Releasing its negotiating objectives for talks with Washington, the Department for International Trade claimed a trade pact could boost the UK economy by £15.3bn “in the long run”. The regions expected to benefit most from the deal, according to the government, are Scotland, the midlands and north east England.
The DIT said that such a deal could boost trade between 0.07% and 0.16% — prompting claims from some trade experts that the net effect would be negligible compared to the loss of trade resulting from leaving the EU’s single market and customs union. A cross-Whitehall study conducted in 2018 suggested that growth would be reduced by 2 to 8 per cent in the same period.
But a UK-US trade deal is seen by Brexiters as one of the biggest prizes from leaving the EU, strengthening transatlantic political and economic ties.
The government’s “negotiating objectives” document said the UK is focused on boosting trade for small and medium businesses. Although the primary focus of a potential deal is on goods trade, the UK is also hopeful of boosting trade in digital services and aims to strengthen ties on financial services.
The government is insistent that the UK will not open up its public services to US competition. Throughout the 180 page document, it states a dozen times that the National Health Service is “not on the table”, including the price paid for drugs and services it provides. It also seeks to maintain standards for consumers, environment and food production.
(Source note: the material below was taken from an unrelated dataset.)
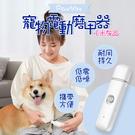 小米有品 Pawbby 寵物電動磨甲器 寵物磨甲器 電動磨甲器 寵物剪指甲 貓狗通用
Liz Truss, the international trade secretary, said the UK will not compromise on standards in order to strike a deal. “If we don’t get the deal we want, we will be prepared to walk away, and that includes the red lines of food standards and the National Health Service,” she told the BBC.
According to the document, the UK is seeking primarily to reduce tariff barriers with the US. Trade experts said this suggested that Boris Johnson’s government has lowered its ambitions for a comprehensive trade deal owing to political constraints.
David Henig, director of the UK Trade Policy Project and a former UK government trade official, said striking a deal would be “tricky” owing to food and regulatory standards, along with the demands of American farmers.
“The UK is seeking a relatively unambitious trade deal with the US. It is definitely less ambitious than what was being talked about six months ago,” said Mr Henig. “The government appears to be just focusing on tariffs, there’s not much on financial services or services in general.”
Mr Henig added that the scope of the potential had been reduced. “No10 appears to have become worried about a US trade deal being seen as controversial. Now they’re seeking a deal, any deal, call it great and say we achieved what nobody said we could. It’s very Trumpian.”